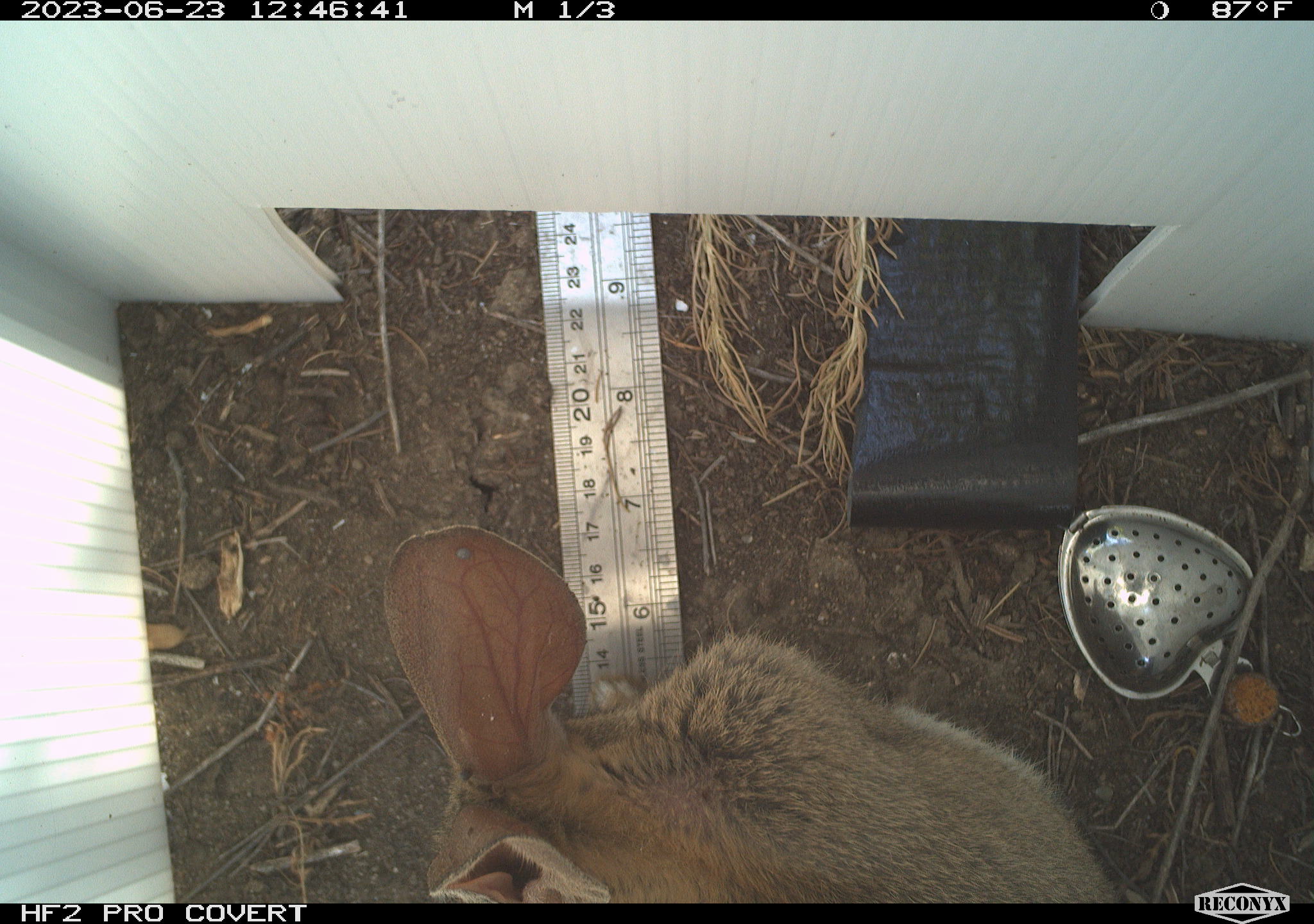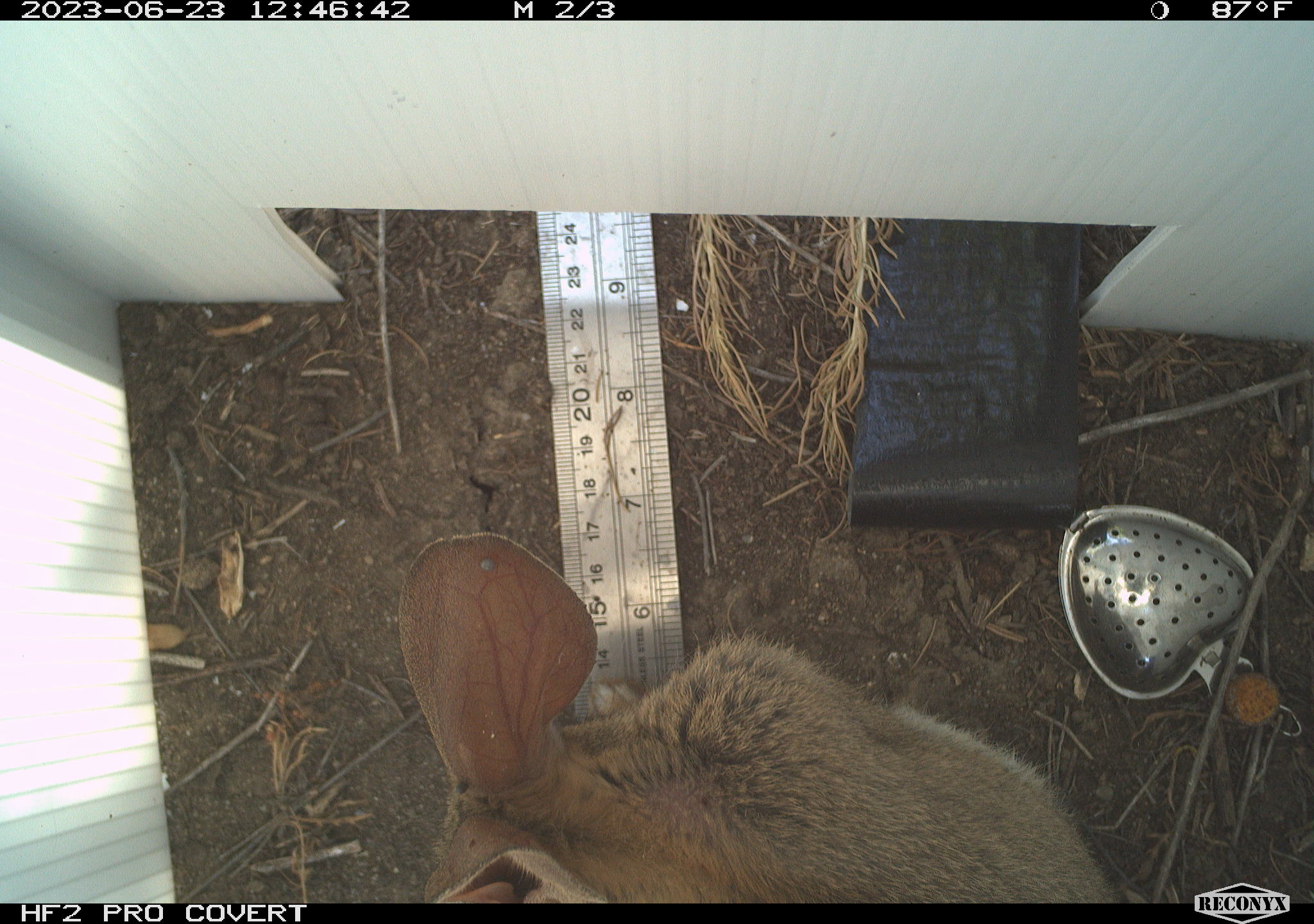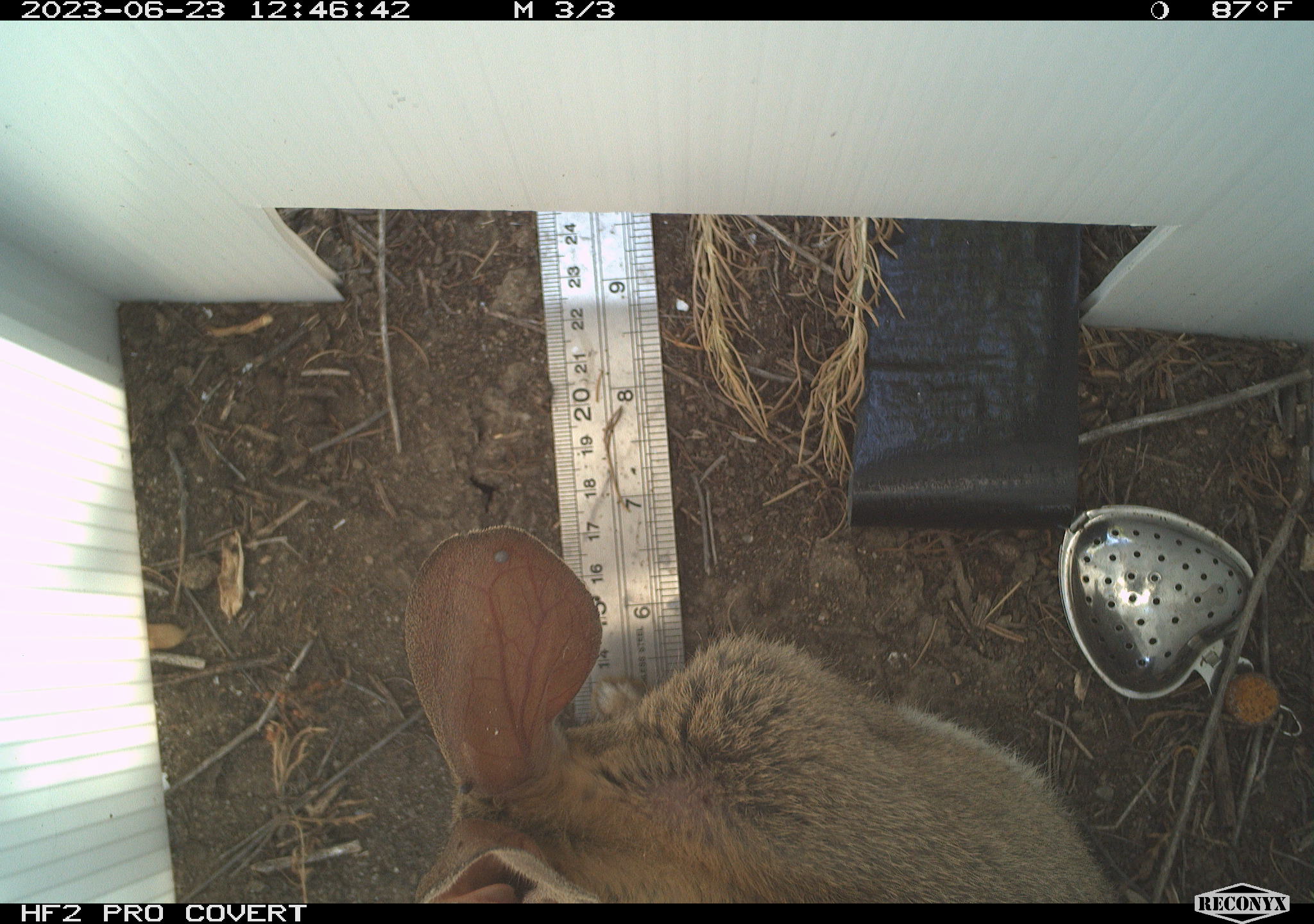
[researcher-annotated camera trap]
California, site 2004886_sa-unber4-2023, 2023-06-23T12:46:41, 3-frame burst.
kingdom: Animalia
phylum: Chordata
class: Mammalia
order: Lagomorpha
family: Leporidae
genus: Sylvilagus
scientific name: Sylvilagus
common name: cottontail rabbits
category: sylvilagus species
=====
Could you output exactly the lines from the one containing "class: Mammalia" to the end of the entries above, both included, and no others?

• Answer section:
class: Mammalia
order: Lagomorpha
family: Leporidae
genus: Sylvilagus
scientific name: Sylvilagus
common name: cottontail rabbits
category: sylvilagus species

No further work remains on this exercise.